Todo o pensamento, por mais que eu queira fixá-lo, se me converte, tarde ou cedo, em devaneio. Onde quisera pôr argumentos ou fazer correr raciocínios, surgem-me frases, primeiro expressivas do próprio pensamento, depois subsidiárias das primeiras, por fim sombras e derivações daquelas frases subsidiárias. Começo a meditar a existência de Deus, e encontro-me a falar de parques remotos, de cortejos feudais, de rios passando meio mudos sob as janelas do meu debruçamento; e encontro-me falando deles porque me encontro vendo-os, sentindo-os, e há um breve momento em [que] uma brisa real me toca na face, surgida da superfície do rio sonhado através de metáforas, do feudalismo estilístico do meu abandono central.
Gosto de pensar porque sei que não tardarei em não pensar.
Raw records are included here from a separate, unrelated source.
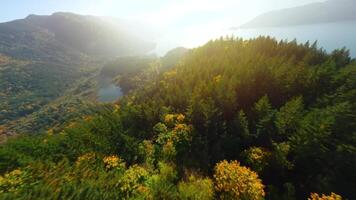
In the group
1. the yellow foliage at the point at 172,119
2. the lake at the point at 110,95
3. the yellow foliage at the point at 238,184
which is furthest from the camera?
the lake at the point at 110,95

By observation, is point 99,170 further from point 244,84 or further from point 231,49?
point 231,49

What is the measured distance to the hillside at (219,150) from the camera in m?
27.6

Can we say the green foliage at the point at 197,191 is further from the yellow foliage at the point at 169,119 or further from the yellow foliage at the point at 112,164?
the yellow foliage at the point at 169,119

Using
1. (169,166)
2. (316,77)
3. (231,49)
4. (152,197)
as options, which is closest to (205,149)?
(169,166)

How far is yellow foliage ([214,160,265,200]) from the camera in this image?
26.6 metres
É como ponto de partida que o raciocínio me encanta — gare metálica e fria onde se embarca para o grande Sul. Esforço-me, às vezes, por meditar um grande problema metafísico ou até social, pois sei que a voz rouca do pensamento tem para mim caudas de pavão, que se me irão abrindo se eu esquecer que penso, e que o destino da humanidade é uma porta num muro que não há, e que eu posso portanto abrir para os jardins que me aprouver.
Bendito seja aquele elemento irónico dos destinos que dá aos pobres de vida o sonho como pensamento, assim como dá aos pobres de sonho, ou a vida como pensamento ou o pensamento como vida.
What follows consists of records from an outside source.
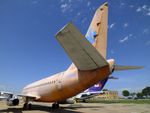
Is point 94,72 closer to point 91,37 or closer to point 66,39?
point 91,37

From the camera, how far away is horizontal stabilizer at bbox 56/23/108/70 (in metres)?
9.75

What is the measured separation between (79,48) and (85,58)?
1224 mm

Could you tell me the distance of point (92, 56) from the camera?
11.8 meters

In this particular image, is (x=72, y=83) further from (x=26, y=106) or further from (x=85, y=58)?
(x=26, y=106)

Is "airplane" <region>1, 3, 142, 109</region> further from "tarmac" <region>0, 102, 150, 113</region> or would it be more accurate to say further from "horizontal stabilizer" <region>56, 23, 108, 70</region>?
"tarmac" <region>0, 102, 150, 113</region>

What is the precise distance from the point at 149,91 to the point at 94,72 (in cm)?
16227

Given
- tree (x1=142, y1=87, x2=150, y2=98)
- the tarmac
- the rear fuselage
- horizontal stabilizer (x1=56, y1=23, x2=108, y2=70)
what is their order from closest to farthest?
horizontal stabilizer (x1=56, y1=23, x2=108, y2=70) < the rear fuselage < the tarmac < tree (x1=142, y1=87, x2=150, y2=98)

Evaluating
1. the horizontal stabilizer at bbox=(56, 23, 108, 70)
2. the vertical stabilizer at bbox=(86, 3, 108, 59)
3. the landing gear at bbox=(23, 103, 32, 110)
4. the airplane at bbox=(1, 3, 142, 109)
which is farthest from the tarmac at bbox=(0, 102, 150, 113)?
the horizontal stabilizer at bbox=(56, 23, 108, 70)

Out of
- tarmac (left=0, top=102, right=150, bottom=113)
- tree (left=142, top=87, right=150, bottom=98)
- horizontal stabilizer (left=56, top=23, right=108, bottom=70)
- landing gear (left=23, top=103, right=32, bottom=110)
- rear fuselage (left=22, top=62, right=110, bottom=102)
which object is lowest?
tarmac (left=0, top=102, right=150, bottom=113)

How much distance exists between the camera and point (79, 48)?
36.4 ft

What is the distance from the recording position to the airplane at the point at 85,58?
10.4m

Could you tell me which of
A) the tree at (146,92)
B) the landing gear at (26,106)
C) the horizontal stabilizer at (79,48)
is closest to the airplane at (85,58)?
the horizontal stabilizer at (79,48)

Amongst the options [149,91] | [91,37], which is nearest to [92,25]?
[91,37]

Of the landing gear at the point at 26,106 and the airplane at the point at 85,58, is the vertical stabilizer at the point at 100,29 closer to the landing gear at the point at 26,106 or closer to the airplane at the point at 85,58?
the airplane at the point at 85,58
Mas até o sonho por correntenza de pensar se me volve cansando. E então abro os olhos de sonhar, chego à janela e transfiro o sonho para as ruas e os telhados. E é na contemplação distraída e profunda dos aglomerados de telhas separadas em telhados, cobrindo o contágio astral das gentes arruadas, que se me desprende deveras a alma, e não penso, não sonho, não vejo, não preciso; contemplo então deveras a abstracção da Natureza, da Natureza, a diferença entre o homem e Deus.